AJP - Cell Physiology, Vol 253, Issue 6 C872-C882, Copyright © 1987 by American Physiological Society
Interaction of angiotensin II with functional smooth muscle cells in culture
S. Paglin, H. Stukenbrok, N. C. Joyce and J. D. Jamieson
Department of Cell Biology, Yale University School of Medicine, New Haven, Connecticut 06510.
In this study we report on the characterization of a highly enriched
population of cultured vascular smooth muscle cells (SMC) prepared from
collagenase-treated medial layer explant outgrowths of rabbit aortae.

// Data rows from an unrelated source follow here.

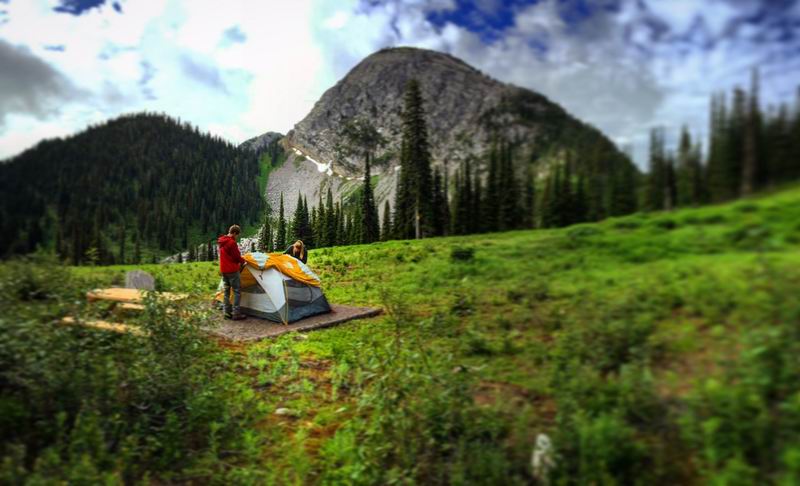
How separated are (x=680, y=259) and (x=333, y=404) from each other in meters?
6.08

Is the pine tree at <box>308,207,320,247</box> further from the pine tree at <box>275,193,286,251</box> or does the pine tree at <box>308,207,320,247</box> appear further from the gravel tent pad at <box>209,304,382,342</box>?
the gravel tent pad at <box>209,304,382,342</box>

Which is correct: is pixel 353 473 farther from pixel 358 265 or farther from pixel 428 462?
pixel 358 265

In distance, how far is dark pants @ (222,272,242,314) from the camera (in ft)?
44.3

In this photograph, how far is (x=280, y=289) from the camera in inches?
529

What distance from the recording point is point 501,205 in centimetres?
6025

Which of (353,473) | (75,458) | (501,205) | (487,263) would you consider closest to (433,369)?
(353,473)

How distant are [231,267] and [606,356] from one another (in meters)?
11.6

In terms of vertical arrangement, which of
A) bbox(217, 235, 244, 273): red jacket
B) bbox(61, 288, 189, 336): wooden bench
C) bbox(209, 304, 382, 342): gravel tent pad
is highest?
bbox(217, 235, 244, 273): red jacket

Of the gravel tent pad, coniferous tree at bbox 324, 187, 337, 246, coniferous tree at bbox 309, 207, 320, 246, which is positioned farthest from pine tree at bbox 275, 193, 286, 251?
coniferous tree at bbox 324, 187, 337, 246

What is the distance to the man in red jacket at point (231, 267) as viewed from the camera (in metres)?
12.8

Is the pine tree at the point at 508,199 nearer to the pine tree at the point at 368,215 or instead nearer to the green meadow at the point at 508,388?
the pine tree at the point at 368,215

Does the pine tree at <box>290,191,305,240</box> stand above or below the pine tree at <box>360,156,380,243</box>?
below

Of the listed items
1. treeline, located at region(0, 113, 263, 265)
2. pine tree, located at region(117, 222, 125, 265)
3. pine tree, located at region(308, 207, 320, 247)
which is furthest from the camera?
pine tree, located at region(117, 222, 125, 265)

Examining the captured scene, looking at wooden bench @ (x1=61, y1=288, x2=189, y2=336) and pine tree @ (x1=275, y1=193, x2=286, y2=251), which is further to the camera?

Studies done on cells from first passage explant outgrowths showed that the
cells retain the fine structural features of vascular SMC in situ, can be
immunostained with anti-smooth muscle myosin IgG, and bind
[125I]angiotensin II (ANG II) in a specific and saturable manner with an
apparent Kd of 1 nM. Addition of ANG II (0.1 microM) to the cultures causes
obvious shape changes and retraction of cell processes. Electron
microscopic autoradiography of cells labeled with [125I]ANG II show that
the initial site of interaction of ANG II with the SMC is the plasma
membrane. The distribution of ANG II receptors among cells in the
population was studied using light microscopic autoradiography. The
autoradiographical grain density varied among cells in the population
ranging from cells that were heavily labeled to those that possessed
virtually no label. These data imply that the expression of ANG II
receptors may be limited to a certain progeny within the cell population or
is a function of their stage within the cell cycle.